Net operating revenues in the reported quarter climbed 3.3% year over year to $2.3 billion, primarily due to the 2.0% growth in commercial revenues, driven by higher commercial acuity, increased unit revenues, and improved commercial payer mix. This increase in revenues was net of unfavorable adjustments of $28 million for the estimated impact on the Medicare disproportionate share hospital payments of $20 million and the portion of bad debt of $8 million that will not be reimbursed by Medicare.

Commercial managed care admissions and outpatient visits declined by 7.2% and 5.4%, respectively, while total admissions and outpatient visits declined by 2.0% and 0.8%, respectively during the quarter. Total adjusted admissions declined 0.6%.

Tenet witnessed a year-over-year increase of 2% in the total controllable operating expenses in the reported quarter. This increase includes a 2.1% rise in salaries, wages and benefits. Supplies expense was unchanged during the quarter and other operating expense of Tenet jumped 5.5%.

Bad debt expense increased 3.6% year over year in the reported quarter. The increase was primarily attributable to a year-over-year rise in uninsured admissions and outpatient visits coupled with a decline in the self-pay collection rate in the second quarter of 2010. However, the decline in the rate was partially offset by a $28 million favorable adjustment for Medicare bad debts.

Tenet posted adjusted EBITDA of $268 million in the quarter, up 8.9% year over year from $246 million in the prior year quarter. Adjusted EBITDA margin was 11.6%, a 60-basis point increase during the quarter.

Tenet exited the quarter with cash and cash equivalents of $711 million and capital expenditures for the quarter came in at $77 million.

As of June 30, 2010, total assets of Tenet were $7.8 billion and shareholders equity was $772 million.

Outlook

With ongoing and incremental cost efficiencies, Tenet raised its 2010 guidance on June 14 for adjusted EBITDA to a range of $1.035 billion to $1.100 billion, from the prior range of $0.985 billion to $1.050 billion. The outlook also projects a revised range for net income attributable to Tenet shareholders of $135 million to $204 million, up from $70 million to $94 million.
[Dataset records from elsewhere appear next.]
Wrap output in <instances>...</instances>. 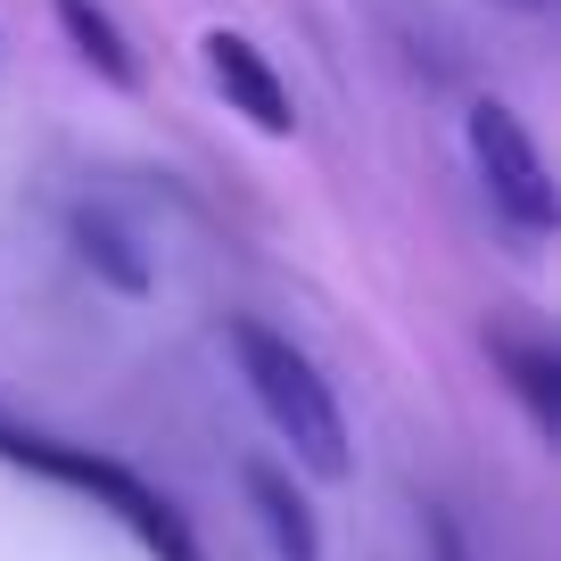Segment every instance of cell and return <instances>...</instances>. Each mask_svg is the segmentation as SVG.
I'll return each mask as SVG.
<instances>
[{"label":"cell","mask_w":561,"mask_h":561,"mask_svg":"<svg viewBox=\"0 0 561 561\" xmlns=\"http://www.w3.org/2000/svg\"><path fill=\"white\" fill-rule=\"evenodd\" d=\"M207 75H215V91L231 100V116H248L256 133L280 140L289 124H298V116H289V91H280V75L264 67V50H256L248 34L215 25V34H207Z\"/></svg>","instance_id":"obj_4"},{"label":"cell","mask_w":561,"mask_h":561,"mask_svg":"<svg viewBox=\"0 0 561 561\" xmlns=\"http://www.w3.org/2000/svg\"><path fill=\"white\" fill-rule=\"evenodd\" d=\"M58 9V25H67V42H75V58H83L100 83H116V91H140V58H133V42H124V25L107 18L100 0H50Z\"/></svg>","instance_id":"obj_6"},{"label":"cell","mask_w":561,"mask_h":561,"mask_svg":"<svg viewBox=\"0 0 561 561\" xmlns=\"http://www.w3.org/2000/svg\"><path fill=\"white\" fill-rule=\"evenodd\" d=\"M488 355H495V371L520 388V404L537 413V430H553L561 421V355L545 347V339H520V331H488Z\"/></svg>","instance_id":"obj_7"},{"label":"cell","mask_w":561,"mask_h":561,"mask_svg":"<svg viewBox=\"0 0 561 561\" xmlns=\"http://www.w3.org/2000/svg\"><path fill=\"white\" fill-rule=\"evenodd\" d=\"M231 355H240L248 397H256L264 421L280 430V446L298 455V471L347 479V462H355L347 455V421H339V397L314 371V355H298L280 331H264V322H231Z\"/></svg>","instance_id":"obj_2"},{"label":"cell","mask_w":561,"mask_h":561,"mask_svg":"<svg viewBox=\"0 0 561 561\" xmlns=\"http://www.w3.org/2000/svg\"><path fill=\"white\" fill-rule=\"evenodd\" d=\"M471 165H479V182H488V198L528 231V240H545V231L561 224V191H553L537 140H528V124L512 116V107H495V100L471 107Z\"/></svg>","instance_id":"obj_3"},{"label":"cell","mask_w":561,"mask_h":561,"mask_svg":"<svg viewBox=\"0 0 561 561\" xmlns=\"http://www.w3.org/2000/svg\"><path fill=\"white\" fill-rule=\"evenodd\" d=\"M248 504H256L264 537H273L280 561H322V528H314V504L298 495V479L280 471V462H248Z\"/></svg>","instance_id":"obj_5"},{"label":"cell","mask_w":561,"mask_h":561,"mask_svg":"<svg viewBox=\"0 0 561 561\" xmlns=\"http://www.w3.org/2000/svg\"><path fill=\"white\" fill-rule=\"evenodd\" d=\"M421 537H430V561H471V553H462V528H455V512H446V504H421Z\"/></svg>","instance_id":"obj_9"},{"label":"cell","mask_w":561,"mask_h":561,"mask_svg":"<svg viewBox=\"0 0 561 561\" xmlns=\"http://www.w3.org/2000/svg\"><path fill=\"white\" fill-rule=\"evenodd\" d=\"M0 462H18V471H34V479H58V488L91 495L100 512H116V520L140 537V553H149V561H207V553H198V537H191V520H182V504H174V495H158L140 471H124L116 455L42 438V430H25V421L0 413Z\"/></svg>","instance_id":"obj_1"},{"label":"cell","mask_w":561,"mask_h":561,"mask_svg":"<svg viewBox=\"0 0 561 561\" xmlns=\"http://www.w3.org/2000/svg\"><path fill=\"white\" fill-rule=\"evenodd\" d=\"M512 9H545V0H512Z\"/></svg>","instance_id":"obj_10"},{"label":"cell","mask_w":561,"mask_h":561,"mask_svg":"<svg viewBox=\"0 0 561 561\" xmlns=\"http://www.w3.org/2000/svg\"><path fill=\"white\" fill-rule=\"evenodd\" d=\"M75 248H83V264L91 273H107L124 289V298H140V289H149V264L133 256V240H124L116 224H107L100 207H75Z\"/></svg>","instance_id":"obj_8"}]
</instances>
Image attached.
The revised range for earnings per share of 27−40 cents was up from 14−19 cents.

Tenet further expected increased earnings of 34−41 cents per share, up from a previous forecast of 24−32 cents, excluding discontinued operations, litigation and investigation costs.

Management stated that the 2010 adjusted EBITDA outlook will be impacted by incremental health care information technology expense of $25 million, which was $40 million in the prior outlook.

Tenet’s revised outlook for 2010 was attributable to lowered controllable operating expenses by $50 million, resulting from better labor cost management, reduced clinical information technology expense and improving malpractice costs.

Our Recommendation

We believe the volume declines are attributable to factors that have affected many hospital companies, including the impact of the recession on consumer demand, decreases in demand for invasive cardiac procedures, increased competition and utilization pressure by managed care organizations, as well as benefit plan design changes.

Though Tenet has been focusing on cost efficiencies, controlling labor costs in a fluctuating patient volumes environment is a tough challenge for Tenet, as inflation and technology improvements drive supply costs higher, and the efforts to control supply costs through product standardization, bulk purchases and improved utilization become difficult.

Overall, we strongly believe that volume growth can significantly help in boosting the earnings outlook of Tenet and its labor cost management in future.